• WHAT IS EXPECTED
List every line in the rows below that contains the string "picture", copying each such line in full.

• GIVEN RECORDS
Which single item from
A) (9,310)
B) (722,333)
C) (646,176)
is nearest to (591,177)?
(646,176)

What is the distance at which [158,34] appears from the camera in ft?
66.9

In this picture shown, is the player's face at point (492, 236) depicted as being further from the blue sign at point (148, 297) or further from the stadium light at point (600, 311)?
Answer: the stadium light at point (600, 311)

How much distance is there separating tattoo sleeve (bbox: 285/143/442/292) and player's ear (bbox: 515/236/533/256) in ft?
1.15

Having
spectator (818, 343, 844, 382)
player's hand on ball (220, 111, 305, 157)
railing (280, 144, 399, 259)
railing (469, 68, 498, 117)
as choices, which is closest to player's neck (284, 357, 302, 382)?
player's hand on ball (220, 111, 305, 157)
* * *
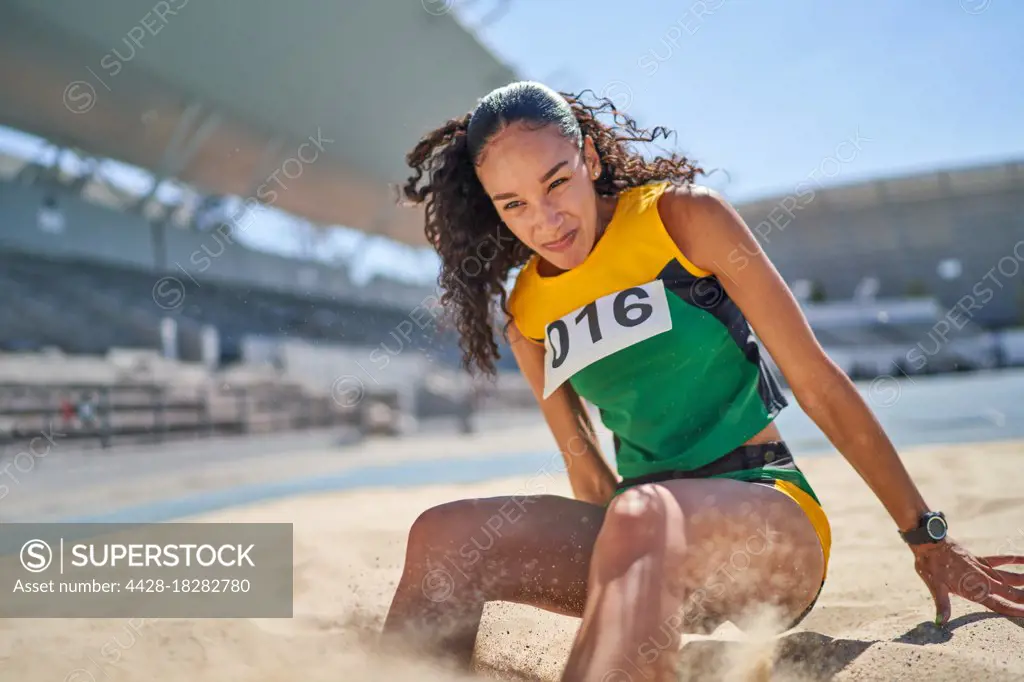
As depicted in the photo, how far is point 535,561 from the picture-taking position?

• SOLVED PROBLEM
In this picture shown, is the player's face at point (492, 236) depicted as being further from the blue sign at point (148, 297) or further from the stadium light at point (600, 311)?
As depicted in the photo, how far is point 535,561 from the picture-taking position?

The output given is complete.